Percebi!

CUMPRIDO um mês sobre o solstício de inverno, o sol já aquece um bocadinho mais e o dia cresceu alguns minutos. Já não era sem tempo, dirá qualquer cidadão da minha e das outras ruas de Portugal. Mas vai arrepender-se do desabafo, porque já cá estão a chegar os gelos, as neves e os ventos desastrosos que andam a matar gente por todo e hemisfério norte.
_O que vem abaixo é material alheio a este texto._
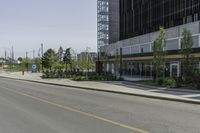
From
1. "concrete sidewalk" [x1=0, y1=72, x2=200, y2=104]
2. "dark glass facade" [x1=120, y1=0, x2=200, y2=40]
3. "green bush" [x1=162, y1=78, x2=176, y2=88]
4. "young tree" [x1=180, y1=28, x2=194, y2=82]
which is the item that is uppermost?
"dark glass facade" [x1=120, y1=0, x2=200, y2=40]

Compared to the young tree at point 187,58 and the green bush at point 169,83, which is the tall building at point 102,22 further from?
the green bush at point 169,83

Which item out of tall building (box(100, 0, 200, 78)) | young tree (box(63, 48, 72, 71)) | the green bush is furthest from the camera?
young tree (box(63, 48, 72, 71))

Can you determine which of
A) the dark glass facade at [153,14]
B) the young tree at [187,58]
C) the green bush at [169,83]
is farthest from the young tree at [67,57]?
the green bush at [169,83]

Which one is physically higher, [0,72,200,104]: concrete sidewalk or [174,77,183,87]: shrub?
[174,77,183,87]: shrub

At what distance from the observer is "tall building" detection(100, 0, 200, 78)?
5228 centimetres

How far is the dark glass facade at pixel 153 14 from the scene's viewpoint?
209ft

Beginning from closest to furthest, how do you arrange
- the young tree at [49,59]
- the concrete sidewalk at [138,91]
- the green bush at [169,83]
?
the concrete sidewalk at [138,91], the green bush at [169,83], the young tree at [49,59]

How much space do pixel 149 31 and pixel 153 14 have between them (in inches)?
139

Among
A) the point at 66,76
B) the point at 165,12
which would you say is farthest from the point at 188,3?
the point at 66,76

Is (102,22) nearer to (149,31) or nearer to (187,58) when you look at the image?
(149,31)

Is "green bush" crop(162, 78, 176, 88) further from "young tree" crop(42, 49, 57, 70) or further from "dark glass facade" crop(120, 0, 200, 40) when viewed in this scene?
"young tree" crop(42, 49, 57, 70)

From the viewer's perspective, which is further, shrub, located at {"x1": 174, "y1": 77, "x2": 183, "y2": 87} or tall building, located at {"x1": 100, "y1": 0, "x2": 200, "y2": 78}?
tall building, located at {"x1": 100, "y1": 0, "x2": 200, "y2": 78}

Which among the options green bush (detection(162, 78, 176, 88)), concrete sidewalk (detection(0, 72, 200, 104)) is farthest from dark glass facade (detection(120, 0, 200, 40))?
concrete sidewalk (detection(0, 72, 200, 104))

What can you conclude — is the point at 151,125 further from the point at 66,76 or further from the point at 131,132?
the point at 66,76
Em contrapartida, no hemisfério político que também está a norte, a temperatura não para de subir. Enquanto em Davos, Suíça, os donos da alta finança e da grande indústria discutem que ordens dar à NATO e seus capatazes nacionais, sete generais israelenses na reserva subscrevem uma carta aberta que o “Haaretz” publicou, reportando a manifestação em Telavive de dezenas de milhares de judeus alarmados com os planos do seu primeiro-ministro, Benjamin Natanyahu.

O objetivo de curto prazo deste neofascista réu de corrupção e de outras tranquibérnias, é retirar poder ao Supremo Tribunal e deixar o Parlamento sem um organismo que possa decretar a inconstitucionalidade de qualquer lei, mas o objetivo imediato é a anexação pura e simples da Cisjordânia, que divide em Samaria e Judeia, significando estas a parte principal da Palestina mártir ainda não totalmente ocupada.
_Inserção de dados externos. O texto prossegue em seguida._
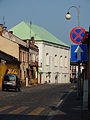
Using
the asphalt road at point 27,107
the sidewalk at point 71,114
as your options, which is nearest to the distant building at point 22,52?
the asphalt road at point 27,107

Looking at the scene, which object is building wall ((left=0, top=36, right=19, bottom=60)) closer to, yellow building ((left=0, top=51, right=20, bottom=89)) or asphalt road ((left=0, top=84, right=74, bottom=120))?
yellow building ((left=0, top=51, right=20, bottom=89))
Os sete generais, que são tão hebreus e sionistas como os outros compatriotas seus, escrevem que existem riscos de ser assim criada “uma nova realidade que levará a uma crise de segurança, diplomática e social”.

Os políticos – frisam os signatários da carta aberta – desconhecem, por um lado, “o que está envolvido na administração da vida e segurança nos territórios” e por outro, têm “uma crença religiosa na anexação, primeiro de facto e depois de jure de território na Judeia e Samaria. O resultado será o desmoronamento e a eliminação da Autoridade Palestiniana”, apesar de reconhecida pela ONU e pelo resto do mundo.

Perante notícias destas, preparei-me para aceitar e até reforçar a indignação dos portugueses – Governo e cidadãos – e qual não foi a minha surpresa? Isabel Santos, eurodeputada e dirigente do PS, aparece hoje no “Público” a rasgar as vestes por Macau, clamando contra o “desprezo da ditadura de Pequim pelos mais elementares direitos, liberdades e garantias”. Aux armes, citoyens!

Tadinhos dos herdeiros de Stanley Ho, o rei do jogo de Macau e do Estoril! – suspirei.
Sobre Israel, silêncio absoluto da Isabel e do Estado Maior do Largo do Rato.
Como é possível?
Espremendo os miolos, lembrei-me de uma biografia exemplar, a do pai e avatar da Isabel, o falecido António de Almeida Santos, Presidente da Assembleia da República e da Assembleia Geral da GEO Capital – Investimentos Estratégicos que foi, ao lado do impoluto Mário Soares e do seu devoto Jorge Coelho, um indómito defensor da Ota para sede do Aeroporto Internacional de Lisboa.

Sei que Macau ensinou muito ao ministro que tentou lavar as mãos com a água do Douro em Entre-os-Rios, demitindo-se estrondosamente para poder ascender a CEO do santo Grupo Mota-Engil luso-angolano. Sempre se deu bem com Almeida Santos e este, nascido em Seia muito antes dos incêndios na Serra da Estrela, começou por ser o talentoso Toninho que tocava guitarra em Coimbra e depois foi para Lourenço Marques, hoje Maputo, advogar e não sei se fazer algo mais.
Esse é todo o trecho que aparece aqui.